__What the task asks__.
Without omitting anything, retype the data that follows.

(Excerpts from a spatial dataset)
"""

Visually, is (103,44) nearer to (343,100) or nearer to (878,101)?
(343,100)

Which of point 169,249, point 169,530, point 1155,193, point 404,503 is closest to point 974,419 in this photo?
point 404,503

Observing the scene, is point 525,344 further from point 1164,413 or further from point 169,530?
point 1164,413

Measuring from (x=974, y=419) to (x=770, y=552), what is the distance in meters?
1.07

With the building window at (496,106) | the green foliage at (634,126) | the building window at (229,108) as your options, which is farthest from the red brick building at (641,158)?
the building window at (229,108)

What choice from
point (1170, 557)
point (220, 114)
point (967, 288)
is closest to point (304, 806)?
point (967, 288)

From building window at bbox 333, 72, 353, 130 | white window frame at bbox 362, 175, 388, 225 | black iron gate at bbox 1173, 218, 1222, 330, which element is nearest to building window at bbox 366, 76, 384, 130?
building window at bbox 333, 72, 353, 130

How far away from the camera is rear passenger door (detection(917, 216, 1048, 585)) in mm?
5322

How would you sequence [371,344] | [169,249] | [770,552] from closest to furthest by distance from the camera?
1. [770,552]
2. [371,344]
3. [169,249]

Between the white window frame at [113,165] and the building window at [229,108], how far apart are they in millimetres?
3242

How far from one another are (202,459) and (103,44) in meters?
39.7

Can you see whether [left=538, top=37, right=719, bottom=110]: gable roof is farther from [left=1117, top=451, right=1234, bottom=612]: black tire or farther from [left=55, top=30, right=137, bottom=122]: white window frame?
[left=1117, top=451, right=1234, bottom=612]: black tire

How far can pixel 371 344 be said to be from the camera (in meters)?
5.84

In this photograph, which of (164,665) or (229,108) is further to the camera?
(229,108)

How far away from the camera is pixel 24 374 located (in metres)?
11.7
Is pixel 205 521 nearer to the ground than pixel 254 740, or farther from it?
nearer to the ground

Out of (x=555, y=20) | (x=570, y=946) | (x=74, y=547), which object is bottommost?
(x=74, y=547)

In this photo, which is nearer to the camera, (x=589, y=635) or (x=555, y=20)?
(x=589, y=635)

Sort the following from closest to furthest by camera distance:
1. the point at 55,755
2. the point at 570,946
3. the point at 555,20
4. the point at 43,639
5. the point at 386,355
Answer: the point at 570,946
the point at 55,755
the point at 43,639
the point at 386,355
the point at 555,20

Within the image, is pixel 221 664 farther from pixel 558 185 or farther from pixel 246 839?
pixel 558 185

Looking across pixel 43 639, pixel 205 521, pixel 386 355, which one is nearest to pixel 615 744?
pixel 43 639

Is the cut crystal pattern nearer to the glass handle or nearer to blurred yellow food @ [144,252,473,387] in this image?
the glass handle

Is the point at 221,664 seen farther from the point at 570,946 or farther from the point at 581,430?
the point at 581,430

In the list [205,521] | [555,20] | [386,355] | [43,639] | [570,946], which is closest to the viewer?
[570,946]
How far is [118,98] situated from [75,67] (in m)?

"""

__The output__.
Visually, is (103,44) nearer to (343,100) or nearer to (878,101)?
(343,100)

Which of point 169,249, point 169,530, point 1155,193, point 404,503 is closest to point 974,419 in this photo?
point 404,503

Observing the scene, is point 525,344 further from point 1164,413 or further from point 169,530?
point 1164,413

Measuring from (x=974, y=419) to (x=770, y=552), what is the distance in meters?
1.07

With the building window at (496,106) | the green foliage at (634,126) | the building window at (229,108) as your options, which is farthest from the red brick building at (641,158)?
the building window at (229,108)

What choice from
point (1170, 557)
point (220, 114)
point (967, 288)
is closest to point (304, 806)?
point (967, 288)

From building window at bbox 333, 72, 353, 130 | white window frame at bbox 362, 175, 388, 225 | black iron gate at bbox 1173, 218, 1222, 330, which element is nearest to building window at bbox 366, 76, 384, 130?
building window at bbox 333, 72, 353, 130

How far away from the camera is rear passenger door (detection(917, 216, 1048, 585)) in mm?
5322

How would you sequence [371,344] | [169,249] | [770,552] from closest to furthest by distance from the camera?
1. [770,552]
2. [371,344]
3. [169,249]

Between the white window frame at [113,165] and the building window at [229,108], how far apart are they in millimetres?
3242

How far from one another are (202,459) and (103,44) in meters?
39.7

Can you see whether [left=538, top=37, right=719, bottom=110]: gable roof is farther from [left=1117, top=451, right=1234, bottom=612]: black tire or farther from [left=55, top=30, right=137, bottom=122]: white window frame?
[left=1117, top=451, right=1234, bottom=612]: black tire

How far can pixel 371 344 be said to be from the camera (in meters)?
5.84

In this photograph, which of (164,665) or (229,108) is further to the camera?
(229,108)

How far away from the camera is pixel 24 374 located (in metres)?
11.7
Is pixel 205 521 nearer to the ground than pixel 254 740, or farther from it?
nearer to the ground

Out of (x=555, y=20) | (x=570, y=946) | (x=74, y=547), which object is bottommost?
(x=74, y=547)

In this photo, which is nearer to the camera, (x=589, y=635) or (x=555, y=20)?
(x=589, y=635)

Sort the following from closest to furthest by camera distance:
1. the point at 55,755
2. the point at 570,946
3. the point at 555,20
4. the point at 43,639
5. the point at 386,355
Answer: the point at 570,946
the point at 55,755
the point at 43,639
the point at 386,355
the point at 555,20

Within the image, is pixel 221 664 farther from pixel 558 185 or farther from pixel 246 839?
pixel 558 185

Looking across pixel 43 639, pixel 205 521, pixel 386 355, which one is nearest to pixel 615 744?
pixel 43 639

Is the cut crystal pattern nearer to the glass handle or nearer to blurred yellow food @ [144,252,473,387] in this image?
the glass handle

Is the point at 221,664 seen farther from the point at 570,946 or farther from the point at 581,430?
the point at 581,430

In the list [205,521] | [555,20] | [386,355] | [43,639] | [570,946], which is closest to the viewer?
[570,946]
How far is [118,98] situated from [75,67] (in m)?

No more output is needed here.